WHAT THIS TASK INVOLVES:
Copy out, exactly, the first line of the entries below and every line after it through the one containing "genus: Connochaetes".

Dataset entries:
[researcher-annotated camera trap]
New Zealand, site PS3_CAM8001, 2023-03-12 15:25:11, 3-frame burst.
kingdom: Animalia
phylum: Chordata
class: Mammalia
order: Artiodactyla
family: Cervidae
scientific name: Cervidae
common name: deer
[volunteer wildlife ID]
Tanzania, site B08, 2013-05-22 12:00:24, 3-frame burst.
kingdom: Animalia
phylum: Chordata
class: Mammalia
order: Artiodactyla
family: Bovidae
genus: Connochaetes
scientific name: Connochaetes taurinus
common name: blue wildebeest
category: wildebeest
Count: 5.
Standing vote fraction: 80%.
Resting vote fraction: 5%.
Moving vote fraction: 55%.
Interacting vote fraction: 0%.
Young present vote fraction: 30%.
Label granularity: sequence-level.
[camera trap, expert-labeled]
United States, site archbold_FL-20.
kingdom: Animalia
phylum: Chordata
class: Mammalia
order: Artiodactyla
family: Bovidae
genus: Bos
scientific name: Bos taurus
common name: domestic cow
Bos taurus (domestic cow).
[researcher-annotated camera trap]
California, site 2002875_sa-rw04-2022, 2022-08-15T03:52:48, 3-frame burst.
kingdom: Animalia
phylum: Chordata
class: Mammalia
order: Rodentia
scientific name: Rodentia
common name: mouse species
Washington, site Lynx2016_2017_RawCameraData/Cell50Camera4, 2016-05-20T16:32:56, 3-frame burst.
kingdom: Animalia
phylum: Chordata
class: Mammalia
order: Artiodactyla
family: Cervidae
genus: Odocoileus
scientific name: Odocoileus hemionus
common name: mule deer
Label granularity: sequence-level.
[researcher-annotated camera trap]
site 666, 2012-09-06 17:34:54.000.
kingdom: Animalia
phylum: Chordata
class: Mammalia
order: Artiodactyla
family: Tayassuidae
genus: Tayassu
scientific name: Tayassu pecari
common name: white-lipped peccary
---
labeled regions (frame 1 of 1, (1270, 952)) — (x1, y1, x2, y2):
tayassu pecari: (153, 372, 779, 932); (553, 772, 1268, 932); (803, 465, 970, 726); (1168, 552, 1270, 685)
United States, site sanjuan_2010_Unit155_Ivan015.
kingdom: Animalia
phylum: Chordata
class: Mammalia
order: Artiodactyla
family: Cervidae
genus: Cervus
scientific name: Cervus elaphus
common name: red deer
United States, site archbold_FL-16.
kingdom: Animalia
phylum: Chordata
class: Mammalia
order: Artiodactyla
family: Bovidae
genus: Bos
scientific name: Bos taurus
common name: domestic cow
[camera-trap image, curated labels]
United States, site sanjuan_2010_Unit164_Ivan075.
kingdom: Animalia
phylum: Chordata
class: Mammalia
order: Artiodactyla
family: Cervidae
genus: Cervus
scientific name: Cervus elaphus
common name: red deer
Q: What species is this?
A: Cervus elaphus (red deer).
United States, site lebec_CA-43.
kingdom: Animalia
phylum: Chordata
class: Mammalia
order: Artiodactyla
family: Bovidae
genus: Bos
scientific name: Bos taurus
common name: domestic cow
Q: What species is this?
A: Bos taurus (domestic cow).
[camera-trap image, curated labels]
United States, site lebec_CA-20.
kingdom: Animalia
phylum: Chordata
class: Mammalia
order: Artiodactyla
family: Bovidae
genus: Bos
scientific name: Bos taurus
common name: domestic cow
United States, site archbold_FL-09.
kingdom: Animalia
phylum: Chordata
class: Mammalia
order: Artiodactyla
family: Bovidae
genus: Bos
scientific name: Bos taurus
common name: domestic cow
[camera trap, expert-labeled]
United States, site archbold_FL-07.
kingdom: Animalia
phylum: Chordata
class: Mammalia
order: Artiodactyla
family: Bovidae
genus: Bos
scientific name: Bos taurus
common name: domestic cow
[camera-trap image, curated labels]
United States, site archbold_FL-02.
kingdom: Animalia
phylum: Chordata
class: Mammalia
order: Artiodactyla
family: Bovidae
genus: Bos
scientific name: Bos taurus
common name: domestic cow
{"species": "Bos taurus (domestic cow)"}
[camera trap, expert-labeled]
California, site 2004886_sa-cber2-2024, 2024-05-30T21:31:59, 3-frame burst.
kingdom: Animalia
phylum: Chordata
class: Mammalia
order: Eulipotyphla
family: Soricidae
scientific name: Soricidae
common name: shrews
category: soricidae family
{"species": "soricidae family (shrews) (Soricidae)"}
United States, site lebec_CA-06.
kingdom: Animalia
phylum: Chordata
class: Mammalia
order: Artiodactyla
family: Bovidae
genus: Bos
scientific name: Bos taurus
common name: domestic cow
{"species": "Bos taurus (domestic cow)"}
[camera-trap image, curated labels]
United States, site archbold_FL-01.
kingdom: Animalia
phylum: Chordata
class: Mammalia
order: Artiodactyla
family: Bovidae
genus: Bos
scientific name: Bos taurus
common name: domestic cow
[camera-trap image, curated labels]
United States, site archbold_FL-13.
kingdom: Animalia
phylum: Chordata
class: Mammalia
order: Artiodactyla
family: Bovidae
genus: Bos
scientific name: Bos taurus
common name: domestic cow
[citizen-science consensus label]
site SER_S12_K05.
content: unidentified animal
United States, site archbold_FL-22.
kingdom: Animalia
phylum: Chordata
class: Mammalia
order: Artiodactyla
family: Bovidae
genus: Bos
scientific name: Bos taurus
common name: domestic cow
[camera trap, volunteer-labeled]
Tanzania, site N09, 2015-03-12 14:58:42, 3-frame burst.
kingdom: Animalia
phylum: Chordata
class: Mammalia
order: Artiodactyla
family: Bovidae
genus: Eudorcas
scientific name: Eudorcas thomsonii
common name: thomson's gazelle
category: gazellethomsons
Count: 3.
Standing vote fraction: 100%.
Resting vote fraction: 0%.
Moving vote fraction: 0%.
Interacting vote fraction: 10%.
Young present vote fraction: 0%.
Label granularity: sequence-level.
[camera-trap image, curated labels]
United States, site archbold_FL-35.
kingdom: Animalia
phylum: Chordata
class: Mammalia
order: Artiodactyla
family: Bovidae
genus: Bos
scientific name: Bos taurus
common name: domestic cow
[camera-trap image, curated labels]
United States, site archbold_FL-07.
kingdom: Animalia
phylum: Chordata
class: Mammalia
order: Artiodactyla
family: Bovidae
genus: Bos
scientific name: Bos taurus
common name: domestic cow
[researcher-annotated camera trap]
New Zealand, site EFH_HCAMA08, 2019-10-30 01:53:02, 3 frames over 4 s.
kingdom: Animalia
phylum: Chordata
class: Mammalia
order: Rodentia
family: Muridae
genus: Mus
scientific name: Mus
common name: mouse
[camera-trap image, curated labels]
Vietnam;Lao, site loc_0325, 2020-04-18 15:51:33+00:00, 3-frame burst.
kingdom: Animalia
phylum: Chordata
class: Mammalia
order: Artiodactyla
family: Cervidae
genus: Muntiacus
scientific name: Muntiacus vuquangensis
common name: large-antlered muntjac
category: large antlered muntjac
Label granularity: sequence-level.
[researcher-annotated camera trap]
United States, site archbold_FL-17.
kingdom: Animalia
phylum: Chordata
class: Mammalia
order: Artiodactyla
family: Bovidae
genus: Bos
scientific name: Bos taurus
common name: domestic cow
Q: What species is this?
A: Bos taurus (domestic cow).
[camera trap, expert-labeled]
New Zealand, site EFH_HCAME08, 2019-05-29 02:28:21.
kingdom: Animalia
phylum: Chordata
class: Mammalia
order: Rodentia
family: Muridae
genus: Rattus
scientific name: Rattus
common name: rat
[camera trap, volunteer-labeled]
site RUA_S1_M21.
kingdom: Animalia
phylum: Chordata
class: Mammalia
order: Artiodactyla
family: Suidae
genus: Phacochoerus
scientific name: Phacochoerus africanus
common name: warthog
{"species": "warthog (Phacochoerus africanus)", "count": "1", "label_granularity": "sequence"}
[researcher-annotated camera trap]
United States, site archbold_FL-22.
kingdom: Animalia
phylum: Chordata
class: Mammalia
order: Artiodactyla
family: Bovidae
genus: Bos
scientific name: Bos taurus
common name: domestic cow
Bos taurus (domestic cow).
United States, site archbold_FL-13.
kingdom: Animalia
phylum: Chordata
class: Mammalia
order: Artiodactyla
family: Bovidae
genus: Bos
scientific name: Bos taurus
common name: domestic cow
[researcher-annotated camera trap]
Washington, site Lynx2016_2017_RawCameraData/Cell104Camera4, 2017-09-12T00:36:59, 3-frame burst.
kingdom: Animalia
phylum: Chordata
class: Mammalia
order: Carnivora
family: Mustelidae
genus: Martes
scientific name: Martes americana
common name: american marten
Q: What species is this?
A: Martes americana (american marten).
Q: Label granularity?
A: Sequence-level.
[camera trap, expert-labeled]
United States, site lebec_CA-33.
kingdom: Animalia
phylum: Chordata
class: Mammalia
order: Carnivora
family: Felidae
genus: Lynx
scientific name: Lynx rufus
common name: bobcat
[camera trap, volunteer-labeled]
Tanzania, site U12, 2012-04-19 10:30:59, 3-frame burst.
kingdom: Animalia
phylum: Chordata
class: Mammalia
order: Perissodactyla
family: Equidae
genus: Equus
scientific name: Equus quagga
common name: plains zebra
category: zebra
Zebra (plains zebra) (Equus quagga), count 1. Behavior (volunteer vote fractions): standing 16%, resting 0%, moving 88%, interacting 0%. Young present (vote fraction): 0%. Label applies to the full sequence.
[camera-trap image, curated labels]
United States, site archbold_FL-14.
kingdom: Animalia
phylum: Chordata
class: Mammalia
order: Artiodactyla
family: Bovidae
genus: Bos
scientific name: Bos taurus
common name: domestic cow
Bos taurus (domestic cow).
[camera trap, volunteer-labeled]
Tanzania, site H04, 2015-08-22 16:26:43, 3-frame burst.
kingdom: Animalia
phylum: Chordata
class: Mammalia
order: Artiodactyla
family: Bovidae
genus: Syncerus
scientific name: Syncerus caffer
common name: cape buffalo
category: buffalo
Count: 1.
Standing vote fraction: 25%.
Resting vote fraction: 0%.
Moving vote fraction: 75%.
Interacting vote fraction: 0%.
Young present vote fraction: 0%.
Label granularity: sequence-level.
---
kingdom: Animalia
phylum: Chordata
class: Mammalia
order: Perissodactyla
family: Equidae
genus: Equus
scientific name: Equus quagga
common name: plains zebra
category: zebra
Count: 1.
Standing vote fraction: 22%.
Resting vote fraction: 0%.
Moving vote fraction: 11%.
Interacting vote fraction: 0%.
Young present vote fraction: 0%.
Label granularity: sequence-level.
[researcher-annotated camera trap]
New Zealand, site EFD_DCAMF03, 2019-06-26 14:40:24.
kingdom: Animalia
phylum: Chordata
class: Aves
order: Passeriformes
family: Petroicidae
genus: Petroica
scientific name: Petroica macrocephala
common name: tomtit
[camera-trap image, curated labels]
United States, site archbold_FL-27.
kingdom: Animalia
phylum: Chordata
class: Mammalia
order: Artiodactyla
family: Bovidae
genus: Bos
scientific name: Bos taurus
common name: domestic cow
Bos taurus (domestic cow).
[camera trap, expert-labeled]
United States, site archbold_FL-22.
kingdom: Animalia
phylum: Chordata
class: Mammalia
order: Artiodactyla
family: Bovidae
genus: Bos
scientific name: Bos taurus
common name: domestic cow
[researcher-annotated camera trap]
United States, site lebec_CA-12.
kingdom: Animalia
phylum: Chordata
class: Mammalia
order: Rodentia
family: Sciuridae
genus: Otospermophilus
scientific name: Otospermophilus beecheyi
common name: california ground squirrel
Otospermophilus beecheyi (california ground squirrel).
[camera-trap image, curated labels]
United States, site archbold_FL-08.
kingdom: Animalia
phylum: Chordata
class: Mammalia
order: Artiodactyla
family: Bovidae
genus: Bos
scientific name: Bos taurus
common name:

REPLY:
[researcher-annotated camera trap]
New Zealand, site PS3_CAM8001, 2023-03-12 15:25:11, 3-frame burst.
kingdom: Animalia
phylum: Chordata
class: Mammalia
order: Artiodactyla
family: Cervidae
scientific name: Cervidae
common name: deer
[volunteer wildlife ID]
Tanzania, site B08, 2013-05-22 12:00:24, 3-frame burst.
kingdom: Animalia
phylum: Chordata
class: Mammalia
order: Artiodactyla
family: Bovidae
genus: Connochaetes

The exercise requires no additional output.